▸ Texte présenté

Tel est le cas pour les logiciels, dont l’originalité est, dans la pratique, établie à partir de rapports d’expertise, pour les œuvres des arts appliqués. Pour les photographies dites « de plateau », qui servent notamment à fournir des repères lors du montage d’un film. Toutefois, si l’assignation doit décrire et identifier l’œuvre revendiquée, elle n’a pas à établir son originalité.

II. Prérogatives accordées aux auteurs

A. Droit moral

Article L121-1 CPI L’auteur jouit du droit au respect de son nom, de sa qualité et de son oeuvre. Ce droit est attaché à sa personne. Il est perpétuel, inaliénable et imprescriptible. Il est transmissible à cause de mort aux héritiers de l’auteur.

Le droit moral est dit extra-patrimonial. Il est attaché à la personne du titulaire qui, de son vivant, en a le seul exercice. En outre, il est perpétuel et inaliénable. On ne peut ni le céder, ni y renoncer. Le droit moral est également imprescriptible. Cela signifie qu’il ne s’acquiert ni ne se perd par l’écoulement du temps.

Le droit moral se définit comme le lien juridiquement protégé, unissant le créateur à son œuvre et lui conférant des prérogatives souveraines à l’égard des usagers, l’œuvre fut- elle entrée dans le circuit économique. Le code de la propriété intellectuelle décline le droit moral en quatre prérogatives : le droit de divulgation, le droit de repentir, le droit à la paternité, le droit au respect de l’œuvre. Le code de la propriété intellectuelle précise le droit moral à l’article L111-1 dans lequel il est précisé qu’outre la partie du droit du créateur et les droits patrimoniaux «  comportent des attributs d’ordre intellectuel et moral »

1) Droit de divulgation

Le droit de divulgation correspond à la phase de mise en contact de l’œuvre avec le public, celle-ci ne peut être décidée que par l’auteur « seul » sauf cas des œuvres collectives ou œuvre participative dans lesquelles les règles sont différentes. Le droit de divulgation se consomme dès son premier usage. Les conditions et les procédés choisis pour la divulgation sont aux seuls choix de l’auteur, un créancier de l’auteur ne peut pas exercer ce droit de divulgation en lieu et place de l’auteur débiteur, la divulgation de l’œuvre ne peut pas être contrainte par exécution forcée. Ainsi, le droit de divulgation correspond à un droit personnel, tous les actes postérieurs à la divulgation relèveront du droit patrimonial de l’œuvre.

Il est nécessaire lors de la divulgation d’un fait matériel de publication et un critère intentionnel démontrant la volonté de l’auteur de communiquer son œuvre au public, la remise à un tiers n’entraîne pas la divulgation. Ces deux critères sont cumulatifs pour intenter une action en divulgation.

2) Droit de repentir

Le droit de repentir correspond au droit de revenir sur son œuvre, il arrive pour un auteur de regretter une œuvre ou même de la trouvé imparfaite peu de temps après sa divulgation, ce droit de repentir prévu à l’article L121-4 du Code de la propriété intellectuelle , cet article prévoit que l’auteur a un droit de repentir même après la divulgation de son œuvre et non le support de celle-ci. Ce droit porte sur toutes les œuvres à l’exception de celles exclues expressément par certains textes spéciaux tels que pour le logiciel.

▸ Extraits des entrées
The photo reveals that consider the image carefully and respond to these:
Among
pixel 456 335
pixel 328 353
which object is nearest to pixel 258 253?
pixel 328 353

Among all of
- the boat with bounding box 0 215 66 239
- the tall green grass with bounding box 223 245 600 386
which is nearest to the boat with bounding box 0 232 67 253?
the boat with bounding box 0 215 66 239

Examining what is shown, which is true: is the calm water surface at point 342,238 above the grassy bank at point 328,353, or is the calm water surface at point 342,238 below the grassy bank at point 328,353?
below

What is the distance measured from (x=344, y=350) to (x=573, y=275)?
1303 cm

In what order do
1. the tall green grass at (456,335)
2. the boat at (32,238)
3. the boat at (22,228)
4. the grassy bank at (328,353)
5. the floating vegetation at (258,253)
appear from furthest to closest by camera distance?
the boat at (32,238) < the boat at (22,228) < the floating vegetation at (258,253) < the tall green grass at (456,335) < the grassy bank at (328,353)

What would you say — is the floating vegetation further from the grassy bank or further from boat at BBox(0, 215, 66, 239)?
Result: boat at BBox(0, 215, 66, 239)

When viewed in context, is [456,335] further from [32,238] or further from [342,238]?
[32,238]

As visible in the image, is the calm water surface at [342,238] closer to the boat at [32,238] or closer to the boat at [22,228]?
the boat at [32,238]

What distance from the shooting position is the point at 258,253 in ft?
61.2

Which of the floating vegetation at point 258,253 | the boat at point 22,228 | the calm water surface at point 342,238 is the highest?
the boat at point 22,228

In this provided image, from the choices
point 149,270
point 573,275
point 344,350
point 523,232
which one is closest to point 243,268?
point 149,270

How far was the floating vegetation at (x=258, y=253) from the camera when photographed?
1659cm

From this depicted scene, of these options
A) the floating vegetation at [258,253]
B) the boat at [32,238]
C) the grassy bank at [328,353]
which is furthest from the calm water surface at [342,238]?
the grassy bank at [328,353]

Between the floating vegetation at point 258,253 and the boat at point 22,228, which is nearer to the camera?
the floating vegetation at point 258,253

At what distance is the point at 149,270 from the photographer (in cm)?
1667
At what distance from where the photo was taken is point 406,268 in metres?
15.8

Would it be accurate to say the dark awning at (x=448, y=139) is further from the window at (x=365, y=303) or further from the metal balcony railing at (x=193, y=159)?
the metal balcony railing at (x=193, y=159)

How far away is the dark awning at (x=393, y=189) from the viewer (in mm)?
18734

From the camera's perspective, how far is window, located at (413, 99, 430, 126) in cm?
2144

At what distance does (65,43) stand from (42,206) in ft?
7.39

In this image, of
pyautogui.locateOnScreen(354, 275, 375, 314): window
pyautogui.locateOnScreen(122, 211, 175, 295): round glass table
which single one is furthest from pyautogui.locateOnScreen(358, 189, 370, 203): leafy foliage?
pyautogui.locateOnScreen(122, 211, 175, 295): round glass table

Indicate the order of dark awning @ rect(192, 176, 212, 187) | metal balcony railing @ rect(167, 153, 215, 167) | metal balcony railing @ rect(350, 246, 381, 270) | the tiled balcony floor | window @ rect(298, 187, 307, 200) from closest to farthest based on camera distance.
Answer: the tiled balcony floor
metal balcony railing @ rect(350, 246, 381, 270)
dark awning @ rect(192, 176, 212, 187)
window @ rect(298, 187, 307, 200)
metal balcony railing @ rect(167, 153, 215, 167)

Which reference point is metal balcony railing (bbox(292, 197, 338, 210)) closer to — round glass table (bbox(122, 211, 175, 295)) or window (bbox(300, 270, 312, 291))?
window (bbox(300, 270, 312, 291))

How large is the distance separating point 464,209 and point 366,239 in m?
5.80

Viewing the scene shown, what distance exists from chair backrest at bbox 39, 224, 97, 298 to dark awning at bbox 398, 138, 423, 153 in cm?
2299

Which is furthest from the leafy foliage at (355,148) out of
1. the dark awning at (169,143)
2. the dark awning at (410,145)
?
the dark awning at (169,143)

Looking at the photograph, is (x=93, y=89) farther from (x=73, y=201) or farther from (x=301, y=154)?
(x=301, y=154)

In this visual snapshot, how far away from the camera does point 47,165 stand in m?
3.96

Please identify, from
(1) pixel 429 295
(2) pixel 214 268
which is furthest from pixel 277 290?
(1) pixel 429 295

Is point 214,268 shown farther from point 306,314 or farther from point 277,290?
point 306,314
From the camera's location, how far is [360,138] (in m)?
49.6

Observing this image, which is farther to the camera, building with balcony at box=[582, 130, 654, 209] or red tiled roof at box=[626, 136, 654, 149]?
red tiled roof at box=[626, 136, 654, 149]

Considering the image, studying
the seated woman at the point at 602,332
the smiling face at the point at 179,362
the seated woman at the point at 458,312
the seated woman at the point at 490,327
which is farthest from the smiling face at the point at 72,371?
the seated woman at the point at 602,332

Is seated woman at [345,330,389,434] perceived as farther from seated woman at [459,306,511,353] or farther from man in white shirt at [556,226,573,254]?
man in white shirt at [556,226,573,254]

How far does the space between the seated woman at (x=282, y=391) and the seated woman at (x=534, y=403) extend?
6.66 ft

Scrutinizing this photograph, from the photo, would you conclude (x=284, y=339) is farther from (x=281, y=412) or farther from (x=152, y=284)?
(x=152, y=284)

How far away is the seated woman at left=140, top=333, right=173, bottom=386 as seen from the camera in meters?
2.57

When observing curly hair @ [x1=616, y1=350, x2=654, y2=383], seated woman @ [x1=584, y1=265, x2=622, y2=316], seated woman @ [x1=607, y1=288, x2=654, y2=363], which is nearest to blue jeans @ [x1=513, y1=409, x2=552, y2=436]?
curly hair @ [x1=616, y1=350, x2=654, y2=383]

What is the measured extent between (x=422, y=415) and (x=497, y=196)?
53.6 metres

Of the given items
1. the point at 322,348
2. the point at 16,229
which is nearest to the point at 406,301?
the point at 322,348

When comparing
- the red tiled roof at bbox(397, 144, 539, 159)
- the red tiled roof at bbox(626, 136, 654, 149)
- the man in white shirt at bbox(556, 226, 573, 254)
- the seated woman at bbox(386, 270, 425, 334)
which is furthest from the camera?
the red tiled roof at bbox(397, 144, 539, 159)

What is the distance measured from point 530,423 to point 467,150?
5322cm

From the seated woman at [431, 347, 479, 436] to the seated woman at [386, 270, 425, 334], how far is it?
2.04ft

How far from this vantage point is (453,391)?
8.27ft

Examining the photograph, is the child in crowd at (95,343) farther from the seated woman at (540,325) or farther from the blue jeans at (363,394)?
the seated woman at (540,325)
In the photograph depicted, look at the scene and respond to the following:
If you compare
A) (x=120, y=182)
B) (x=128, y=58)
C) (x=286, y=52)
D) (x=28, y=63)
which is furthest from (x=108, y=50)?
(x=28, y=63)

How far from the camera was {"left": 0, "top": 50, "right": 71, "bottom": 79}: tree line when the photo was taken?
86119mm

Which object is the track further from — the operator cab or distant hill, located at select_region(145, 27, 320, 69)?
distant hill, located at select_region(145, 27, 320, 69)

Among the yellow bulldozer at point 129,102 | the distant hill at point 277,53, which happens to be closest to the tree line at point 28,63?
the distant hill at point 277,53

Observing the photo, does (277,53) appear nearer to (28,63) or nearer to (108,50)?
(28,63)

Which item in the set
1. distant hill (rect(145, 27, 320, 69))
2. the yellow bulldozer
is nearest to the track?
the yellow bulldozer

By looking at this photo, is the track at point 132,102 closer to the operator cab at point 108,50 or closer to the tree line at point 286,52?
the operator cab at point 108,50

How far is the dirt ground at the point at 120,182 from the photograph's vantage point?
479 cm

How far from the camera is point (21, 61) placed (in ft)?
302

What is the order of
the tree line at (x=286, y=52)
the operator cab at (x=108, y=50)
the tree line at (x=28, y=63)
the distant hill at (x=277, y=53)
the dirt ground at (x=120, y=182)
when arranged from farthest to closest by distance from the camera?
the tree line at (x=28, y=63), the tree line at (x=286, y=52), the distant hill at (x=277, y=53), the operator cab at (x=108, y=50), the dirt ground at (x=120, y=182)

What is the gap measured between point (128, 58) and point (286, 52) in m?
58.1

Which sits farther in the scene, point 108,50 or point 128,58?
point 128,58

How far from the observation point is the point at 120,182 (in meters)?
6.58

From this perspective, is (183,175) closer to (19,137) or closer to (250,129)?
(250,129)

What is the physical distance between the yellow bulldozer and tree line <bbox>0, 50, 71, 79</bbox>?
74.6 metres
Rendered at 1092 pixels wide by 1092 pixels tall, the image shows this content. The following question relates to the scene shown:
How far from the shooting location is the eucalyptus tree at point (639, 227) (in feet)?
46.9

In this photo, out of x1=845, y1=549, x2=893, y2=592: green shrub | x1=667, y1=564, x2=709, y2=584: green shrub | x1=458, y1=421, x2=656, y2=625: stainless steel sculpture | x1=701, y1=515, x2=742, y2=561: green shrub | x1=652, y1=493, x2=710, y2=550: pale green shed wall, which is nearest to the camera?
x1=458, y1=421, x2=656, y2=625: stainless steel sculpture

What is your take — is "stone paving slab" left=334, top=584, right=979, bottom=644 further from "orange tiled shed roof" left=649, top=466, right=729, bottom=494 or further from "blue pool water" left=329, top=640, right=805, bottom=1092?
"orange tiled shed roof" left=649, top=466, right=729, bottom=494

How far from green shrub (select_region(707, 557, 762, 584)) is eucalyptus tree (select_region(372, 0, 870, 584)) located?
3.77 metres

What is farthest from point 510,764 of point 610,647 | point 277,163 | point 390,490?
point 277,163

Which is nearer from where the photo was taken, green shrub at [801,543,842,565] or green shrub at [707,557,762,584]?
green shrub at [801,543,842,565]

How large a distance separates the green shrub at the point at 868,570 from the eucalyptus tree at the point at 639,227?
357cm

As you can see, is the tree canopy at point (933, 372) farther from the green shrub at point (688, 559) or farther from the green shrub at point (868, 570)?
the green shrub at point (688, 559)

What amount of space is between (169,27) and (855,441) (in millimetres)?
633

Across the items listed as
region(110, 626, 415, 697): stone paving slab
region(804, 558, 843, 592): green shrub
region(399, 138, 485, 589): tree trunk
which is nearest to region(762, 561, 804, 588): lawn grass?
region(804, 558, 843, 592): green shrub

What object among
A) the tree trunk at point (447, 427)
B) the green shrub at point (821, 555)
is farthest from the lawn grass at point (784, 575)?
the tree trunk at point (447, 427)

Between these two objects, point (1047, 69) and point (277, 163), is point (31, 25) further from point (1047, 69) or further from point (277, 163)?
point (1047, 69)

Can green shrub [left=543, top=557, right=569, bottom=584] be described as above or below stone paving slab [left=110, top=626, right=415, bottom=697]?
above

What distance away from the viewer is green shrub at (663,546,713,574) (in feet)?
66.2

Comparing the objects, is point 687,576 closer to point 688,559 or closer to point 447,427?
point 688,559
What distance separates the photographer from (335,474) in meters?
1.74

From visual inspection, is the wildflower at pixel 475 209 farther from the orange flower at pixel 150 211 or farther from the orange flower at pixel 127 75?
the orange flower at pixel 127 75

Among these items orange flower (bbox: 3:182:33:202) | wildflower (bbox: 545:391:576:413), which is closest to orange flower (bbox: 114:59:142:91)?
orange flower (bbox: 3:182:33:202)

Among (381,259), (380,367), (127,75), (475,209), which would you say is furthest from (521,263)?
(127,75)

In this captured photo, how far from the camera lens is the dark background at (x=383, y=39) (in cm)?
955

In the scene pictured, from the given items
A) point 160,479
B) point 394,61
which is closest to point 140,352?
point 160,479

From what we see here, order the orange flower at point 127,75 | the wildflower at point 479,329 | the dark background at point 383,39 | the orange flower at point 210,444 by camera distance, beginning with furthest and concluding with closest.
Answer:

▸ Consignes
#1 Traduisez en anglais la phrase suivante du texte présenté : « Le droit de divulgation se consomme dès son premier usage. »
#2 D'après le texte présenté, en combien de prérogatives le code de la propriété intellectuelle décline-t-il le droit moral, et lesquelles ?

▸ Corrigé
#1 The right of disclosure is exhausted upon its first use.

#2 En quatre prérogatives : le droit de divulgation, le droit de repentir, le droit à la paternité et le droit au respect de l'œuvre.